His prospects, however, were, to say the least, excellent. Aside from his continuing Army salary and the salary he would soon be drawing from Columbia, he had finally managed to set aside some time—February to June 1948—to write his memoirs. Throughout 1946 and 1947, publishers had approached Eisenhower with offers for his memoirs. In December, Douglas Black, president of Doubleday, along with William Robinson of the New York Herald Tribune (a man Eisenhower liked immediately; they quickly became close friends), approached the general to argue that he owed it to “history” to write his memoirs.73 Whenever Eisenhower talked with publishers, they made his head spin with their explanations of options and first serial rights and second serial rights and movie rights and translations and on and on. What Black and Robinson offered was much more appealing to him—a one-shot deal, in which they would pay a flat sum for all rights. Within a few days, Eisenhower discovered that the deal they offered was even more attractive, because Joseph Davies, who was serving informally as Eisenhower’s legal representative in the talks, advised Eisenhower that he would pay a capital gains tax on the money, not a personal income tax.

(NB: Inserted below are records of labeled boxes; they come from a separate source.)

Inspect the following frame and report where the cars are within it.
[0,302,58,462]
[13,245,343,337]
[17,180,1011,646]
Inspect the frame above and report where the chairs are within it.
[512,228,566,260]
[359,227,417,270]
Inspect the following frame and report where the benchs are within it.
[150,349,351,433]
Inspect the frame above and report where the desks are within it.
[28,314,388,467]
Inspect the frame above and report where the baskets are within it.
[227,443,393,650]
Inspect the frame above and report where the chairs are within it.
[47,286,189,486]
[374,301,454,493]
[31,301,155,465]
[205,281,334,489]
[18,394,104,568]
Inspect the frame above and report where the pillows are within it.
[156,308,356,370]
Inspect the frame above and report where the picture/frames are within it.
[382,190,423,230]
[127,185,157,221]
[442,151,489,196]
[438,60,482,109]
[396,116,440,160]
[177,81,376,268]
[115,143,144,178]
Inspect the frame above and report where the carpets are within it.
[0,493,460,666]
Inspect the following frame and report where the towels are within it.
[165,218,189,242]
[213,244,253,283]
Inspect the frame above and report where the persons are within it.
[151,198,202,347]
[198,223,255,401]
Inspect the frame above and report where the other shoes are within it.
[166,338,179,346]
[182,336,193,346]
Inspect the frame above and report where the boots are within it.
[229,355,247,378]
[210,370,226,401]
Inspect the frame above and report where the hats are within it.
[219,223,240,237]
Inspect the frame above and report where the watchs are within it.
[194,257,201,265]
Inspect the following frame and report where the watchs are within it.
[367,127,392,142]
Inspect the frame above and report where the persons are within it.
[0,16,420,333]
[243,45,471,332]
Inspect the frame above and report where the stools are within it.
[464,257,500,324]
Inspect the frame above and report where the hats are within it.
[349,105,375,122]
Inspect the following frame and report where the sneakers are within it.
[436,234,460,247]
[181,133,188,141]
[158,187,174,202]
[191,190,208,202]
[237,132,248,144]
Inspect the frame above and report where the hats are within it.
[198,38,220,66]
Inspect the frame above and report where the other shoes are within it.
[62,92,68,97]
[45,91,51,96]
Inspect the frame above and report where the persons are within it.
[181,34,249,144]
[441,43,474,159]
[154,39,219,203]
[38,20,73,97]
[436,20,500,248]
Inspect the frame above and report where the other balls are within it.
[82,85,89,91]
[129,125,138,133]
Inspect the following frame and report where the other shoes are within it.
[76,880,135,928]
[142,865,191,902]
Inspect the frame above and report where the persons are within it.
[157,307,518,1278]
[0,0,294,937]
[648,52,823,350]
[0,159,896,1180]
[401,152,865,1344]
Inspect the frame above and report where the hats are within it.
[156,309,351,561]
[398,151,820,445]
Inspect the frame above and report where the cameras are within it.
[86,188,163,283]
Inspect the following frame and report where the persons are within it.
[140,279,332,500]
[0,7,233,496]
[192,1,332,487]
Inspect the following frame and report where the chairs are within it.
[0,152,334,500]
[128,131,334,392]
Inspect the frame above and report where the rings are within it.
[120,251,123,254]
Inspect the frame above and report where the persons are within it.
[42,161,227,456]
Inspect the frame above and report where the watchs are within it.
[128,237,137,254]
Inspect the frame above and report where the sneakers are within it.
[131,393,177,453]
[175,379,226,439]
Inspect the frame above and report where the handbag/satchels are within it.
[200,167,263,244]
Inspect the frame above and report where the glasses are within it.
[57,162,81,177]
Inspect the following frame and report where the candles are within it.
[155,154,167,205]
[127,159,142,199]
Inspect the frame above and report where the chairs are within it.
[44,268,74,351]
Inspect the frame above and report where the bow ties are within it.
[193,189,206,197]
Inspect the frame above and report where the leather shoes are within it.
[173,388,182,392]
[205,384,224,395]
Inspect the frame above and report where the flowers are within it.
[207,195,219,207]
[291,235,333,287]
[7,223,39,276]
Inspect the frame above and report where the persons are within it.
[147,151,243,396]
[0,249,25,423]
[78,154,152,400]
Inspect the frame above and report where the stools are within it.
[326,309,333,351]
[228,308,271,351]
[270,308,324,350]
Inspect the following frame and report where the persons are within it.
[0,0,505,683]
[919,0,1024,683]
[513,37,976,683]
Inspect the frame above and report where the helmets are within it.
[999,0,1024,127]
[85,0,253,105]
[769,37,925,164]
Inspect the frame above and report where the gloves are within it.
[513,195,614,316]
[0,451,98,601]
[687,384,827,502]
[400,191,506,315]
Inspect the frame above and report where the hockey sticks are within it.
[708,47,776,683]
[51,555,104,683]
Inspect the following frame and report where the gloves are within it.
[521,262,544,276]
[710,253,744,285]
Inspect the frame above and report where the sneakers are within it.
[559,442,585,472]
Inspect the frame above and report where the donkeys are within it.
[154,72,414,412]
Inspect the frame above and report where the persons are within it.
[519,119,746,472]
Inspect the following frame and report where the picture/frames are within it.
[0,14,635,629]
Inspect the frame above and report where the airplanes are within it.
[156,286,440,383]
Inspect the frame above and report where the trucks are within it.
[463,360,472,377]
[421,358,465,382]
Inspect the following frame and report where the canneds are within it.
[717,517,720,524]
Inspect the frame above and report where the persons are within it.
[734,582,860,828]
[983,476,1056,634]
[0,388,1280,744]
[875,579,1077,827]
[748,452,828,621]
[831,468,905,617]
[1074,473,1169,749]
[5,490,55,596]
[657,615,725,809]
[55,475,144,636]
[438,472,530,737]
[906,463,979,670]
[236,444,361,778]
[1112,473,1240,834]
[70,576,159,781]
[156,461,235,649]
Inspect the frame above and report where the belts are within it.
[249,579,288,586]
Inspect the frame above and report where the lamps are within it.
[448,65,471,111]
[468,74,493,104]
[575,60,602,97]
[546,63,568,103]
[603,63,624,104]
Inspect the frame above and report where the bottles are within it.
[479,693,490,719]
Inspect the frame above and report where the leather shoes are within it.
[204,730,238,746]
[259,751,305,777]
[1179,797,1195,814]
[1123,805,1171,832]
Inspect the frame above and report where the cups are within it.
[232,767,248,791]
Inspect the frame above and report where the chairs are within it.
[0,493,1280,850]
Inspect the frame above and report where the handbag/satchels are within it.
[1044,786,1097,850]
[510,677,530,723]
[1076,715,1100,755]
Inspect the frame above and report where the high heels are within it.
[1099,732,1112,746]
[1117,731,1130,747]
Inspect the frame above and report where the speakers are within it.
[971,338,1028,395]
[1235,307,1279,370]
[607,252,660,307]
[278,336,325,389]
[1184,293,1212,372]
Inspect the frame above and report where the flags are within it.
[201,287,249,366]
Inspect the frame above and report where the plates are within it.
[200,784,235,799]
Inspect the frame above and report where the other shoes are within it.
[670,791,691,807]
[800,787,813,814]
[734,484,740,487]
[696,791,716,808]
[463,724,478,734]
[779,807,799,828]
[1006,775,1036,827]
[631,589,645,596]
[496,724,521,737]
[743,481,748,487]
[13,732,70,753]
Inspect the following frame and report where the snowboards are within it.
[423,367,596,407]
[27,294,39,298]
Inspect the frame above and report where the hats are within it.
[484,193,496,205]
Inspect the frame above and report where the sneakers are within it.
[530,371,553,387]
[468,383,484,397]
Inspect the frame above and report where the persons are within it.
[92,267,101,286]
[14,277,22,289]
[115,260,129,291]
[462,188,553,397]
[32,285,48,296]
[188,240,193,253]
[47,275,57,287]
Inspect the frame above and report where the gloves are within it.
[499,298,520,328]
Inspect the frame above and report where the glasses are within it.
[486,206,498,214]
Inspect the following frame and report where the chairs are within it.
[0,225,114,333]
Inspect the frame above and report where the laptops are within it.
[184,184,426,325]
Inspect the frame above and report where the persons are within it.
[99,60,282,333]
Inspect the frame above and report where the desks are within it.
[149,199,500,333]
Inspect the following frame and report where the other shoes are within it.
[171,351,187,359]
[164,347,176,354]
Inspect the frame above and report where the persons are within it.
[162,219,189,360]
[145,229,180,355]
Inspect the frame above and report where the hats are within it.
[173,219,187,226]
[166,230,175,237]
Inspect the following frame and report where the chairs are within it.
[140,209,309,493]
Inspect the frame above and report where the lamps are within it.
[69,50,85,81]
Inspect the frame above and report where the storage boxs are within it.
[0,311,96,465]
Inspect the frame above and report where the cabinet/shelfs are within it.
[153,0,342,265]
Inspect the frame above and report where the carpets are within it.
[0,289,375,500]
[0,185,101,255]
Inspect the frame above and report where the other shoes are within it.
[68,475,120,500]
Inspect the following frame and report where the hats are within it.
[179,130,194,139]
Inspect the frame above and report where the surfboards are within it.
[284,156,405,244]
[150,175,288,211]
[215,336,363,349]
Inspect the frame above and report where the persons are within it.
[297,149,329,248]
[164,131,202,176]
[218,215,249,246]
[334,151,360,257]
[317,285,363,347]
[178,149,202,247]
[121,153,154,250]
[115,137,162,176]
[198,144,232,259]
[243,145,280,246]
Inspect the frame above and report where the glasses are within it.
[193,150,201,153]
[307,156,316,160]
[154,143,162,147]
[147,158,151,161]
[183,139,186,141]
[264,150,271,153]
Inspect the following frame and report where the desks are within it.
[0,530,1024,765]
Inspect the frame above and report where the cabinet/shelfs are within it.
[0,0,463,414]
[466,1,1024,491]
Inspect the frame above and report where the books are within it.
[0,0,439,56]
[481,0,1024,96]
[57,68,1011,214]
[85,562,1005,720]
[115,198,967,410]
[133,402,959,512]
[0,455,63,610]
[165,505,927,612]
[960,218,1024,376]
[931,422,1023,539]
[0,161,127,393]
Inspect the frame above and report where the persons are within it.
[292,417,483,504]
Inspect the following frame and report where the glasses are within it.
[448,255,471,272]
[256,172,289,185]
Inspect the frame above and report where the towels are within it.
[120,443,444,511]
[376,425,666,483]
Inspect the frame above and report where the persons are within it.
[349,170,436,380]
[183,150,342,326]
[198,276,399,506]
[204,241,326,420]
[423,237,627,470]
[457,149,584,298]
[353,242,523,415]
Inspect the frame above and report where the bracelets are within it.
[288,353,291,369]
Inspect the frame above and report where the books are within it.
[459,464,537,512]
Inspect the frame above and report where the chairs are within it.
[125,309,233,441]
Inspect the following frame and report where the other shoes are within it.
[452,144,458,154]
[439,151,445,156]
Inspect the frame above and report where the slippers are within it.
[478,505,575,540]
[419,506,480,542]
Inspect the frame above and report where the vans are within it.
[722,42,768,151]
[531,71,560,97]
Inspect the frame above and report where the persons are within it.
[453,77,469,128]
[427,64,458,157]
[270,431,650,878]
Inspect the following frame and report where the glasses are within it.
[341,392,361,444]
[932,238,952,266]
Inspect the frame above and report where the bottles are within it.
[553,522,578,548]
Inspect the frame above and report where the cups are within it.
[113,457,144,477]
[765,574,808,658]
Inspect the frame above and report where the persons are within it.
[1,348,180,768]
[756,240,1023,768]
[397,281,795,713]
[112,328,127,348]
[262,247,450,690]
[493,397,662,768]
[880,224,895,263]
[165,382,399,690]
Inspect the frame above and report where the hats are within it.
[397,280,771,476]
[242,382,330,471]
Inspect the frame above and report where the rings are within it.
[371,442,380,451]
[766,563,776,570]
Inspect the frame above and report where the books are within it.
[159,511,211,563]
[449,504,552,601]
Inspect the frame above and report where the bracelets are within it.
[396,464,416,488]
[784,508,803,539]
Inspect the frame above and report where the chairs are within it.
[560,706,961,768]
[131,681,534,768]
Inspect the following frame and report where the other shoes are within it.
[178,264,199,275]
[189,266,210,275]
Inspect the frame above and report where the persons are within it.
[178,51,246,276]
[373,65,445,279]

That seemed too good to be true, but Eisenhower checked with the Undersecretary of the Treasury, who gave him an official ruling, which was that Davies was correct. As a nonprofessional writer, Eisenhower was entitled to pay only a capital gains tax if he sold the manuscript in its entirety, together with all subsidiary rights. It had often been done before, the Treasury assured Eisenhower. Eisenhower then agreed to write his memoirs. Black and Robinson paid him $635,000; he paid $158,750 in taxes; the nearly half million dollars that he got to keep made him a wealthy man.

After Eisenhower had completed his manuscript and turned it over, he told the publishers he was afraid he was sticking them with a white elephant. They smiled and said that, to the contrary, they were not sure they were treating him fairly. That was indeed the truth. The book that resulted was reprinted and serialized and appeared in many different editions, and was translated into twenty-two foreign languages. It sold by the millions; indeed by some accounts only Dr. Benjamin Spock and the Bible outsold Eisenhower in the twentieth century. On a regular contract, the publishers would have had to pay out far more in royalties to Eisenhower than they did in the one-lump-sum payment, and even after paying personal income taxes on the royalties, Eisenhower would have retained much more than he did get to keep. The real beneficiary of the deal was the publisher, not Eisenhower.

In preparing himself for the task of writing the manuscript, Eisenhower began by rereading Grant’s Memoirs. It was the best possible choice of a model, and Eisenhower used it well. He gathered together his wartime letters, reports, diary entries, and other documents. He employed three secretaries, and immediately after turning over his job to Bradley, he started writing. Or rather, dictating. His method was to begin at 7 A.M., over breakfast. At lunch, he was often joined by the editors. He would continue dictating until 11P.M. He worked at this sixteen-hour-a-day pace for most of February and all of March and April. It was a blitz, as he called it, one that few men of his age could have done. Or many younger men, either—the determination, self-discipline, and concentration he had to summon to maintain such a schedule was enormous. He never complained, indeed enjoyed reliving the war, and having all that money waiting for him when he finished—the money that would buy him and Mamie that retirement home someday—was highly motivating.

The book itself, Crusade in Europe, published in late 1948, was greeted with almost unanimous critical acclaim, along with praise for its author’s modesty, candor, fairness, tact, and general humanity. It was called the best American military reminiscence (with the possible exception of Grant’s), and “the work of the best soldier-historian since, perhaps, Caesar and his commentaries.”74 Crusade in Europe not only gave Eisenhower financial security; it stood the test of time (it was still selling briskly in the 1980s), and it added immeasurably to his popularity. It was a book worthy of the man and his services to the nation.